Thus we need to work around this limitation and try to use the found nouns to query wikidata for the referenced compounds.

## Setting up the [wikidata query endpoint](https://query.wikidata.org/)

In [None]:
from lodstorage.query import QueryManager, Query
from lodstorage.sparql import SPARQL
from IPython.display import display, Markdown
endpoint=SPARQL("https://query.wikidata.org/sparql")

## Get matching entites
The found nouns by spacy can be matched against the labels of chemical compounds.

A wikidata entity such as [Silicon dioxide: Q116269](https://www.wikidata.org/wiki/Q116269) has [rdfs:label](https://www.w3.org/TR/rdf-schema/#ch_label) for different languages specified with the languages tag (e.g. @en). 

To also query the names that are defined in the __Also known as__ column of the entity page the [skos:altLabel](https://www.w3.org/2009/08/skos-reference/skos.html#altLabel) property has to be queried. Searching for the label in both properties can be accomplished by using the [alternative path](https://www.w3.org/TR/sparql11-query/#propertypaths) feature of SPARQL.

Note: The wikidata endpoint has a horizontal line limit and thus the values in the [VALUES clause](https://www.w3.org/TR/sparql11-query/#inline-data) are added over multiple lines.


In [None]:
from SPARQLWrapper import SPARQLWrapper, JSON, CSV
from tabulate import tabulate

nouns=[noun.replace("\n"," ").strip() for noun in nouns]
# building the query string
values=[' '.join([f'"{noun}"@en' for noun in nouns[n*50:n*50+50]]) for n in range((len(nouns)//50)+1)]
queryValueFormatTags='%s\n'*(len(values))
substanceQueryStr = """
SELECT DISTINCT ?substance
WHERE { 
  VALUES ?substanceLabel {%s}
  ?substance wdt:P31 wd:Q11173;
             rdfs:label|skos:altLabel ?substanceLabel.
}
LIMIT 50
""" 
substanceQueryStr = substanceQueryStr % ("\n".join(values))
# executing the query
substanceQuery=Query(query=substanceQueryStr,
            name="Recognized chemical compounds",
            lang="sparql")
substanceQueryResLoD=endpoint.queryAsListOfDicts(substanceQuery.query)

substances=[record.get('substance') for record in substanceQueryResLoD]
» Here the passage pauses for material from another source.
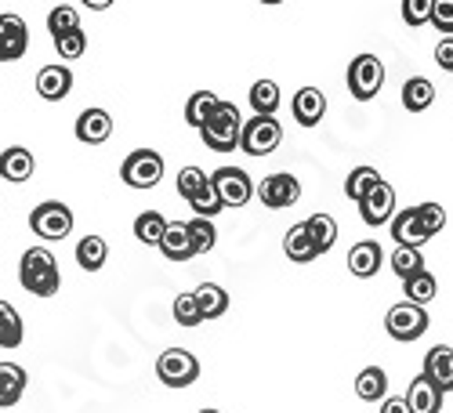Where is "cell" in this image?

# pretty printout of the result
doc=substanceQuery.documentQueryResult(substanceQueryResLoD, tablefmt="github",floatfmt=".0f",tryItUrl="https://query.wikidata.org")
display(Markdown(str(doc)))

## Extract additional information about the entities
The queried substances can now be used to query additional information about them. Since some information might not be avaliable for a substance, the prperties are queried in an [OPTIONAL clause](https://www.w3.org/TR/sparql11-query/#optionals) to include the entity eventhough the triple match is not fulfilled.

In [None]:
substanceDetailQueryStr = """
SELECT DISTINCT ?substance ?substanceLabel ?formula ?structure ?CAS
WHERE { 
  VALUES ?substance { %s }
  ?substance wdt:P31 wd:Q11173.
  OPTIONAL{
      ?substance wdt:P231 ?CAS.
  }
  OPTIONAL{
      ?substance wdt:P274 ?formula.
  }
  OPTIONAL{
      ?substance wdt:P117  ?structure.
  }
  OPTIONAL{
      ?substance rdfs:label ?substanceLabel.
      FILTER(lang(?substanceLabel)="en")
  }                    
}
LIMIT 50

""" % " ".join([f"<{substance}>" for substance in substances])

substanceDetailQuery=Query(query=substanceDetailQueryStr,
            name="Chemical compound details",
            lang="sparql")
substanceDetailQueryResLoD=endpoint.queryAsListOfDicts(substanceDetailQuery.query)

# pretty printout of the result
doc=substanceDetailQuery.documentQueryResult(substanceDetailQueryResLoD, tablefmt="github",floatfmt=".0f",tryItUrl="https://query.wikidata.org")
display(Markdown(str(doc)))